Interests and STEM learning out-of-school: Taking stock of technical and political dimensions
Speaker Series
Speaker
Dr. Flavio Azevedo, Ph.D, UT Austin, College of Education
ABSTRACT
For about two decades, I have been theorizing the nature of interests and interest-driven learning, mostly in/around STEM practices and disciplines, and in settings as diverse as hobby fields, the home, after-school programs, museums, and schools. Roughly, as with others who have studied these issues, the premise of this work is that engaging learners’ interests will lead to extended, self-sustained and deeply meaningful participation and learning in STEM. In this presentation, I begin by considering some key technical issues regarding the very character of interests (short- and long-term) and how one learns when in “interest mode.” As I follow STEM learning across settings, I then focus my analytical lens on to increasingly political dimensions of out-of-school, interest-driven learning and consider how these might inform STEM classroom practices.
BIO
Dr. Flavio Azevedo is an Associate Professor in the Department of Curriculum and Instruction at the University of Texas at Austin. His research is grounded in the learning and cognitive sciences and it is organized into three intersecting strands-the nature of STEM interests and interest-driven participation, learning out of schools, and foundations of cognition and learning in STEM disciplines.

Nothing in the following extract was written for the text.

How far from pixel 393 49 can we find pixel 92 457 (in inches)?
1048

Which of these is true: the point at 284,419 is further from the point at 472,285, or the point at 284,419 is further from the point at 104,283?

Broadly, the construct of interests refers to the diverse ways people engage any given activity, so that pedagogies for interest development can be powerful pedagogies of inclusion. These three research strands are thus conceived to shed light on interest-driven learning across timescales and settings of STEM practice, in- and out-of-schools, as well as the socio-cultural and political contexts of such practices, as means to broadening participation in STEM and to intervening on mechanisms that (re)produce educational and social inequities. This work has appeared in publications such as the Journal of the Learning Sciences, Cognition and Instruction, Science Education, and the Journal of Mathematical Behavior.